10 Pivotal Papers in Ecological Restoration
I led a multidisciplinary group of graduate students from UC Berkeley in writing an opinion piece for Restoration Ecology. This paper was a summary and synthesis of work we did in a larger seminar on restoration in which we read and critiqued nearly 100 recent articles on the topic. For our opinion piece, we selected 10 papers that struck us and our larger group as important for the future of restoration and discussed them in that context. As part of that paper, I created a website with the class’ critiques and a discussion forum about the opinion piece at restecology.blogspot.com.
Society for Ecological Restoration primer and the Global Restoration Network
A subset of the authors of 10 Pivotal Papers set out to evaluate the use of the Society for Ecological Restoration’s Primer on restoration by collectively reading through restoration project summaries at the Global Restoration Network. We tested these projects’ use of the Primer’s attributes of a restored ecosystem. We also discussed possible ways of framing restoration to include social factors as well as ecological factors, and published our findings in Restoration Ecology.
IDTEA was a graduate seminar originating from Louise Fortmann and Justin Brashares’ groups’ collaborations. It grew to include students from throughout Environmental Science, Policy, and Management at Berkeley. Each week we met for tea, snacks, and discussion of interdisciplinarity in environmental studies. I coordinated this seminar from Spring 2012 through Spring 2013. I applied for and won a Breslauer Graduate Conversation Group Award to fund the group. I also organized speakers, field trips, and other content for the course as well as synthesizing the results into a document that newcomers can read at the beginning of a fresh semester. We wrote a book review for Gunilla Oberg’s book Interdisciplinary Environmental Studies: A Primer” in the Quarterly Review of Biology. We also worked extensively on remodeling our department’s core course for incoming graduate students. The goal was to take better advantage of the opportunity for interdisciplinary training and team building. The new course was taught in Fall 2012, and represents a definite improvement over previous versions; we also consulted with next year’s instructors of the course. We published a reflection on our experiences with interdisciplinary graduate training in Biodiversity and Conservation: “Finding your way in the interdisciplinary forest: notes on educating future conservation practitioners.” In November 2012, we hosted the First Intercampus Workshop on Interdisciplinarity, bringing students and faculty from universities around the bay to come discuss how to foster work across disciplines. The Second Intercampus Workshop was held at Stanford in April 2013, and the third Workshop was hosted at UC Santa Cruz in Fall 2013. We hosted the fourth Intercampus Workshop in Spring 2014 at Berkeley.
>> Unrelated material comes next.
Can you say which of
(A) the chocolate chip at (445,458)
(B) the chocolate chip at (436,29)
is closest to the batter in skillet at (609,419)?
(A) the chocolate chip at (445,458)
National Socio-Environmental Synthesis Center Graduate Scholar
I was a SESYNC Graduate Scholar in 2012-2013. I and nine other graduate students from across the country met in Annapolis and discussed ways to involve graduate students in SESYNC’s programs, and helped generate ideas for funding Themes. Two of our proposed “Graduate student Themes” have been listed on their website for grant competition – these Themes are for groups of graduate students only to propose collaborative synthesis projects. SESYNC will be holding a workshop beforehand for students to network and learn more about the Themes.
Scientists, Technologists, and Artists Generating Exploration (STAGE) play competition
I have read and written coverage (summary and critical evaluation) for play submissions to STAGE’s 2nd, 4th, and 5th cycles. STAGE, initially sponsored by the California Nanosystems Institute and the Professional Artists’ Lab at UC Santa Barbara, and now hosted at the University of Chicago Institute for Molecular Engineering, is intended to encourage and support the writing of plays about science and scientists. I’ve read some very interesting submissions over the years, including a finalist from the 2nd cycle.
Where are the Missing Coauthors?
Working with Louise Fortmann, Dan Sarna-Wojcicki, and Meg Perret, I helped analyze a database of almost 300 research papers on participatory research in the development literature. My colleagues coded these articles based on their level of participation with community members, whether there was indigenous knowledge or gender-related content, and what the institutional affiliations of the authors were. We then fit statistical models to find out if any of those factors governed whether academic authors doing self-described ‘participatory’ work either coauthored or acknowledged their community partners. There were only 16 papers which had community coauthors, and only just over half of the papers acknowledged community contributions to the work. My colleagues interviewed the individuals who did coauthor with community members to find out more about barriers and factors determining coauthorship. This interdisciplinary project features me as a statistician collaborating from the beginning with sociologists skilled in qualitative analysis and interview methods. This project is was published in Rural Sociology.